Anne-Gaëlle : Je ne pense qu’il y a une façon spécifiquement féminine de faire de la politique. Les conceptions différentialistes me font frémir et me semblent encore plus dangereuses et conservatrices dans le sens où elles ne débouchent absolument pas sur un travail de déconstruction des genres. Ce ne sont pas les femmes qui vont changer la nature du pouvoir. Néanmoins la lutte féministe est pour moi, nécessairement anti-autoritaire donc si toutes les féministes avaient le pouvoir, on peut imaginer que l’on s’acheminerait radicalement vers une société réellement anti-autoritaire !
Quel rapport entre luttes anti-capitalistes, anti-autoritaires, et luttes féministes ?
Mathieu : C’est simple : on ne peut penser les unes sans les autres ! Bien que selon moi. la lutte féministe est probablement la seule à englober clairement les deux autres dans sa pratique courante et dans ses écrits théoriques. En somme être féministe, au sens le plus radical, c’est déjà militer pour les autres causes !

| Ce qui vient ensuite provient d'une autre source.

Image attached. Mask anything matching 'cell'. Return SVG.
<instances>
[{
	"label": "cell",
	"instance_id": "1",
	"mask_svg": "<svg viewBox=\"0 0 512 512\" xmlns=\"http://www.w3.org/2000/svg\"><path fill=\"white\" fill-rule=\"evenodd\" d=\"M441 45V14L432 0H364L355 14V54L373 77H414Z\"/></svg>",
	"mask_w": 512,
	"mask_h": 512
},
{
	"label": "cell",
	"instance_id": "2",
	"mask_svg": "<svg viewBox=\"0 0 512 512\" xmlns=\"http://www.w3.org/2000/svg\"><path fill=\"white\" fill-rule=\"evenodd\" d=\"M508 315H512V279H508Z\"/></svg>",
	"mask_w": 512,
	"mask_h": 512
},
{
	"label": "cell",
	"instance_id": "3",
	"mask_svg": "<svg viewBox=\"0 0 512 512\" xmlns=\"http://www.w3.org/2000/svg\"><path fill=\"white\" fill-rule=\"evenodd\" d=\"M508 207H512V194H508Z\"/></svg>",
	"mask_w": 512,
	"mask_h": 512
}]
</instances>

Anne-Gaélle : Les luttes féministes sont pour moi particulièrement englobantes car elles impliquent une forme de lutte antiautoritaire et l’on sait que le capitalisme est basé sur des rapports de productions autoritaires. (C’est un peu simpliste comme explication, je l’avoue !)
APRES LA REVOLUTION…
Pensez-vous que la “révolution sexuelle” a profité à toutes les femmes ?
Mathieu : Faudrait définir la notion même de révolution sexuelle… Il est clair que cette révolution a permis la disparition de nombre de tabous dont certains concernaient l’oppression subie par les femmes. Je pense ici notamment au plaisir féminin, au lesbianisme, à la contraception, etc. Cette révolution a certainement ouvert des brèches dans le patriarcat mais ne l’a pas bouté de son socle. On pourrait même arguer d’un certain nombre de nouvelles oppressions découlant de la révolution sexuelle comme par exemple la récupération du corps des femmes dans l’industrie du sexe ou de la publicité. Donc la révolution sexuelle a ouvert de réelles voies d’émancipation de la sexualité des femmes mais c’est guère un acquis mais plutôt un travail d’éducation mais aussi de recherche qui doit être fait sous peine que de récupération par le patriarcat.
Cette libéralisation des mœurs a-t-elle fait éclater toutes les normes, ou en a-t- elle créé de nouvelles ?
Mathieu : Elle en a bien créé des nouvelles qui ne sont pas toujours vraiment émancipatrices. La publicisation des différents aspects de la sexualité a aussi entraîné leur normalisation souvent implicite en créant des modèles du “vrai rapport sexuel”, du “vrai orgasme”, du “corps parfait”, de la “bonne fréquence des rapports sexuels” et j’en passe et des meilleurs… Mais elle a aussi créé des normes moins oppressantes comme un début de reconnaissance du plaisir féminin, de la diversité de la sexualité ou mieux des sexualités.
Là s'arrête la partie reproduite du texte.